Rezension

Für zwischendurch

Stadt aus Trug und Schatten - Mechthild Gläser

Stadt aus Trug und Schatten
von Mechthild Gläser

Flora ist eine ganz normale 17-jährige. Bis zu dem Zeitpunkt, als sie beginnt am helllichten Tag Schatten zu sehen. Zuerst haben diese keine Form, aber mit der Zeit gewinnen sie an Kontur und schließlich kann Flora die Schattengestalten einwandfrei erkennen – geflügelte furchterregende Pferde mit nicht minder Angst einflößenden Reitern. Damit nicht genug, sie scheinen Flora auch noch zu verfolgen.

Nach der Schule zuhause angekommen, erwartet Flora die nächste ungeliebte Überraschung. Ihr Vater hat einen Austauschschüler aus Finnland in der gemeinsamen Wohnung einquartiert. Marian weicht Flora tagsüber kaum noch von der Seite. Und auch nachts ist er in ihren Träumen allgegenwärtig.

Flora tritt nun Nacht für Nacht in die Welt von Eisenheim ein und muss sich dort bewähren. Sie erfährt, dass die Seelen aller Menschen jede Nacht in Eisenheim verbringen, sich aber weltweit nur einige tausend dieses Umstandes bewusst sind. Diese werden „Wandernde“ genannt.

Es ist zunächst unklar warum Flora eine „Wandernde“ wurde. Nach und nach erfährt Flora einige Hintergründe und auch, dass sie  Marian in Eisenheim bereits länger und besser kennt.

Bald beginnen sich die Ereignisse zu überschlagen, der „Weiße Löwe“ , ein Stein mit geheimnisvollen Kräften wurde von Flora gestohlen, als sie sich ihrer Traumreisen noch nicht bewusst war. Verschiedene Personen haben es aus unterschiedlichen Beweggründen auf den Stein abgesehen und brennen nun darauf, Flora in ihre Gewalt zu bringen und den Standort des Steins herauszufinden. Flora aber hat keinerlei Erinnerungen an ihre Traumreisen bevor sie zur Wandernden wurde.

„Stadt aus Trug und Schatten“ ist ein flüssig geschriebenes Buch, dass sich zur Hälfte in Eisenheim abspielt. Eisenheim – einer faszinierenden Welt in Schwarz, Weiß und Grau. Dort gibt es keine Farben, die Physik folgt anderen Gesetzen, die Menschen kleiden sich im Stil der 1920er Jahre – sowieso alles erinnerte mich unweigerlich an das Europa der Zwischenkriegszeit.

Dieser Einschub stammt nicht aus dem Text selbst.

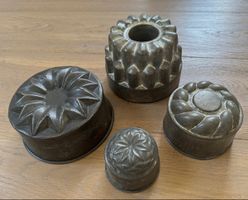 4 antike Backformen Eisen / Metall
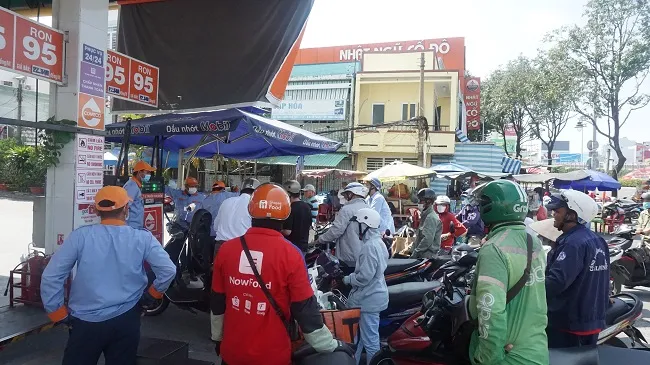 Buổi sáng người dân TPHCM chật vật đổ xăng đến trưa hạ nhiệt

Eisenheim ist liebevoll und detailliert gestaltet, eine Stadt, die ich selbst einmal gerne besuchen würde. Es gibt einige interessante Charaktere im Buch, deren persönliche Schicksale mich interessieren würden – so wie etwa der graue Kanzler,  Fluvius Grindeaut, oder Marians Vergangenheit.

Allerdings waren mir einige Sprünge zu heftig. Der Wechsel zwischen Floras Nacht- und Tagleben schien mir nicht ganz glaubwürdig. Obwohl sie die ganze Nacht in ihren Träumen einen kompletten Alltag erlebt, kann sich ihr Körper erholen und sie wacht ausgeruht am nächsten Morgen auf.

Alle Menschen dieser Erde treten nachts in Eisenheim ein und leben dort, können sich aber nicht aktiv daran erinnern. „Sie träumen nur“, heißt es im Buch, wenn aber die Seele in Eisenheim verweilt, wie funktioniert, dann das Träumen?

Flora konnte in der realen Welt von Schatten angegriffen werden, weil sie eine Wandernde war. Für normale Menschen waren diese Schatten nicht gefährlich und auch nicht sichtbar. Wie können Schatten einem materiellen Körper Schaden zufügen?

Noch eine Unstimmigkeit war für mich, dass Verletzungen, die in Eisenheim passierten nicht auf den materiellen Körper übertragen wurden, wird die Seele allerdings in Eisenheim getötet, dann stirbt auch der Körper in der realen Welt?

Ich hoffe, dass sich einige meiner Fragen in der Fortsetzung klären werden, denn Eisenheim war trotz einiger Kritikpunkte eine sehr schöne Welt in die ich eintauchen durfte.